• [WHAT YOU ARE ASKED TO DO]: Please reproduce the data exactly, though every picture must stay out.

(Pictures paired with source code)
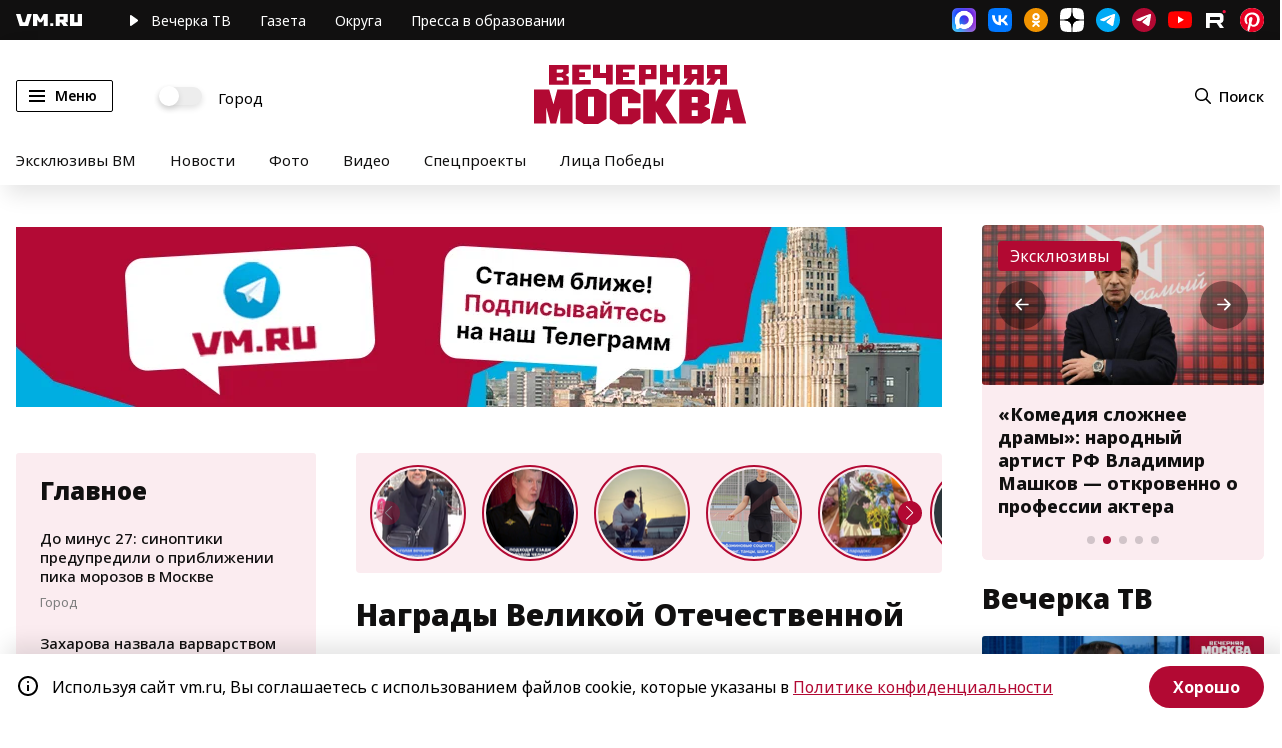

--- FILE ---
content_type: application/javascript
request_url: https://smi2.ru/counter/settings?payload=CN7YARiRotuIvzM6JDJlMWJjNDdiLTkxMjgtNDZiMi1hOTlhLWQ1ODYwNDM0YTcxOA&cb=_callbacks____0mkslgs2a
body_size: 1520
content:
_callbacks____0mkslgs2a("[base64]");

--- FILE ---
content_type: application/javascript;charset=utf-8
request_url: https://smi2.ru/data/js/94567.js
body_size: 1865
content:
function _jsload(src){var sc=document.createElement("script");sc.type="text/javascript";sc.async=true;sc.src=src;var s=document.getElementsByTagName("script")[0];s.parentNode.insertBefore(sc,s);};(function(){document.getElementById("unit_94567").innerHTML="<div class=\"container-94567\" id=\"container-94567\"> <div class=\"container-94567__header\"> <a class=\"container-94567__header-logo-link\" href=\"https://smi2.ru/\" target=\"_blank\"> <img class=\"container-94567__header-logo\" src=\"//static.smi2.net/static/logo/smi2.svg\" alt=\"СМИ2\"> </a> </div> </div><style>.container-94567 { box-sizing: border-box; width: 240px; height: 400px; background-color: #fff; padding-top: 12px; } .container-94567__header { margin-bottom: 14px; height: 22px; overflow: hidden; text-align: center; } .container-94567__header-logo { display: inline-block; vertical-align: top; height: 20px; width: auto; } .container-94567 .list-container { font-size: 0; } .container-94567 .list-container-item { display: inline-block; vertical-align: top; width: 100%; box-sizing: border-box; } .container-94567__img-link { display: block; margin: 0; padding: 0; } .container-94567__img { display: block; border: none; width: 112px; height: 88px; float: left; margin-right: 5px; } .container-94567__title { border-top: 1px solid #eee; height: 88px; margin-left: 112px; padding: 5px 5px 0 0; box-sizing: border-box; } .container-94567 .list-container-item:hover .container-94567__title { background-color: #FBFAFA; } .container-94567__title-link { display: block; font-family: \"Open Sans\", Arial, sans-serif; font-size: 12px; line-height: 16px; font-weight: 600; color: #4a4a4a; text-align: left; text-decoration: none; word-wrap: break-word; overflow: hidden; height: 80px; display: -webkit-box; -webkit-line-clamp: 5; -webkit-box-orient: vertical; } .container-94567 .list-container-item:hover .container-94567__title-link { color: #000; }</style>";var cb=function(){var clickTracking = "";/** * Размер страницы (количество) загружаемых элементов * * @type {number} */ var page_size = 4; /** * Максимальное количество загружаемых страниц элементов * * @type {number} */ var max_page_count = 1; /** * Родительский элемент контейнера * * @type {HTMLElement} */ var parent_element = JsAPI.Dom.getElement("container-94567"); parent_element.parentNode.classList.add('unit_94567'); /** * Настройки блока * * @type {*} */ var properties = undefined; /** * Callback-функция рендера содержимого элемента * * @type {function(HTMLElement, *, number)} */ var item_content_renderer = function (parent, model, index) { JsAPI.Dom.appendChild(parent, JsAPI.Dom.createDom('div', undefined, [ JsAPI.Dom.createDom('a', { 'href': model['url'], 'target': '_blank', 'class': 'container-94567__img-link' }, JsAPI.Dom.createDom('img', { 'class': 'container-94567__img', 'src': model['image'] })), JsAPI.Dom.createDom('div', 'container-94567__title', JsAPI.Dom.createDom('a', { 'href': model['url'], 'target': '_blank', 'class': 'container-94567__title-link' }, model['title'])) ])); }; /** * Идентификатор блока * * @type {number} */ var block_id = 94567; /** * Маска требуемых параметров (полей) статей * * @type {number|undefined} */ var opt_fields = JsAPI.Dao.NewsField.TITLE | JsAPI.Dao.NewsField.IMAGE; /** * Создание list-блока */ JsAPI.Ui.ListBlock({ 'page_size': page_size, 'max_page_count': max_page_count, 'parent_element': parent_element, 'properties': properties, 'item_content_renderer': item_content_renderer, 'block_id': block_id, 'fields': opt_fields }, function (block) {}, function (reason) {});};if(!window.jsapi){window.jsapi=[];_jsload("//static.smi2.net/static/jsapi/jsapi.v5.25.25.ru_RU.js");}window.jsapi.push(cb);}());/* StatMedia */(function(w,d,c){(w[c]=w[c]||[]).push(function(){try{w.statmedia27742=new StatMedia({"id":27742,"user_id":null,"user_datetime":1769276363025,"session_id":null,"gen_datetime":1769276363026});}catch(e){}});if(!window.__statmedia){var p=d.createElement('script');p.type='text/javascript';p.async=true;p.src='https://cdnjs.smi2.ru/sm.js';var s=d.getElementsByTagName('script')[0];s.parentNode.insertBefore(p,s);}})(window,document,'__statmedia_callbacks');/* /StatMedia */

• [ANSWER BOX]:
--- FILE ---
content_type: application/javascript
request_url: https://smi2.ru/counter/settings?payload=CN7YARiRotuIvzM6JDJlMWJjNDdiLTkxMjgtNDZiMi1hOTlhLWQ1ODYwNDM0YTcxOA&cb=_callbacks____0mkslgs2a
body_size: 1520
content:
_callbacks____0mkslgs2a("[base64]");

--- FILE ---
content_type: application/javascript;charset=utf-8
request_url: https://smi2.ru/data/js/94567.js
body_size: 1865
content:
function _jsload(src){var sc=document.createElement("script");sc.type="text/javascript";sc.async=true;sc.src=src;var s=document.getElementsByTagName("script")[0];s.parentNode.insertBefore(sc,s);};(function(){document.getElementById("unit_94567").innerHTML="<div class=\"container-94567\" id=\"container-94567\"> <div class=\"container-94567__header\"> <a class=\"container-94567__header-logo-link\" href=\"https://smi2.ru/\" target=\"_blank\"> <img class=\"container-94567__header-logo\" src=\"//static.smi2.net/static/logo/smi2.svg\" alt=\"СМИ2\"> </a> </div> </div><style>.container-94567 { box-sizing: border-box; width: 240px; height: 400px; background-color: #fff; padding-top: 12px; } .container-94567__header { margin-bottom: 14px; height: 22px; overflow: hidden; text-align: center; } .container-94567__header-logo { display: inline-block; vertical-align: top; height: 20px; width: auto; } .container-94567 .list-container { font-size: 0; } .container-94567 .list-container-item { display: inline-block; vertical-align: top; width: 100%; box-sizing: border-box; } .container-94567__img-link { display: block; margin: 0; padding: 0; } .container-94567__img { display: block; border: none; width: 112px; height: 88px; float: left; margin-right: 5px; } .container-94567__title { border-top: 1px solid #eee; height: 88px; margin-left: 112px; padding: 5px 5px 0 0; box-sizing: border-box; } .container-94567 .list-container-item:hover .container-94567__title { background-color: #FBFAFA; } .container-94567__title-link { display: block; font-family: \"Open Sans\", Arial, sans-serif; font-size: 12px; line-height: 16px; font-weight: 600; color: #4a4a4a; text-align: left; text-decoration: none; word-wrap: break-word; overflow: hidden; height: 80px; display: -webkit-box; -webkit-line-clamp: 5; -webkit-box-orient: vertical; } .container-94567 .list-container-item:hover .container-94567__title-link { color: #000; }</style>";var cb=function(){var clickTracking = "";/** * Размер страницы (количество) загружаемых элементов * * @type {number} */ var page_size = 4; /** * Максимальное количество загружаемых страниц элементов * * @type {number} */ var max_page_count = 1; /** * Родительский элемент контейнера * * @type {HTMLElement} */ var parent_element = JsAPI.Dom.getElement("container-94567"); parent_element.parentNode.classList.add('unit_94567'); /** * Настройки блока * * @type {*} */ var properties = undefined; /** * Callback-функция рендера содержимого элемента * * @type {function(HTMLElement, *, number)} */ var item_content_renderer = function (parent, model, index) { JsAPI.Dom.appendChild(parent, JsAPI.Dom.createDom('div', undefined, [ JsAPI.Dom.createDom('a', { 'href': model['url'], 'target': '_blank', 'class': 'container-94567__img-link' }, JsAPI.Dom.createDom('img', { 'class': 'container-94567__img', 'src': model['image'] })), JsAPI.Dom.createDom('div', 'container-94567__title', JsAPI.Dom.createDom('a', { 'href': model['url'], 'target': '_blank', 'class': 'container-94567__title-link' }, model['title'])) ])); }; /** * Идентификатор блока * * @type {number} */ var block_id = 94567; /** * Маска требуемых параметров (полей) статей * * @type {number|undefined} */ var opt_fields = JsAPI.Dao.NewsField.TITLE | JsAPI.Dao.NewsField.IMAGE; /** * Создание list-блока */ JsAPI.Ui.ListBlock({ 'page_size': page_size, 'max_page_count': max_page_count, 'parent_element': parent_element, 'properties': properties, 'item_content_renderer': item_content_renderer, 'block_id': block_id, 'fields': opt_fields }, function (block) {}, function (reason) {});};if(!window.jsapi){window.jsapi=[];_jsload("//static.smi2.net/static/jsapi/jsapi.v5.25.25.ru_RU.js");}window.jsapi.push(cb);}());/* StatMedia */(function(w,d,c){(w[c]=w[c]||[]).push(function(){try{w.statmedia27742=new StatMedia({"id":27742,"user_id":null,"user_datetime":1769276363025,"session_id":null,"gen_datetime":1769276363026});}catch(e){}});if(!window.__statmedia){var p=d.createElement('script');p.type='text/javascript';p.async=true;p.src='https://cdnjs.smi2.ru/sm.js';var s=d.getElementsByTagName('script')[0];s.parentNode.insertBefore(p,s);}})(window,document,'__statmedia_callbacks');/* /StatMedia */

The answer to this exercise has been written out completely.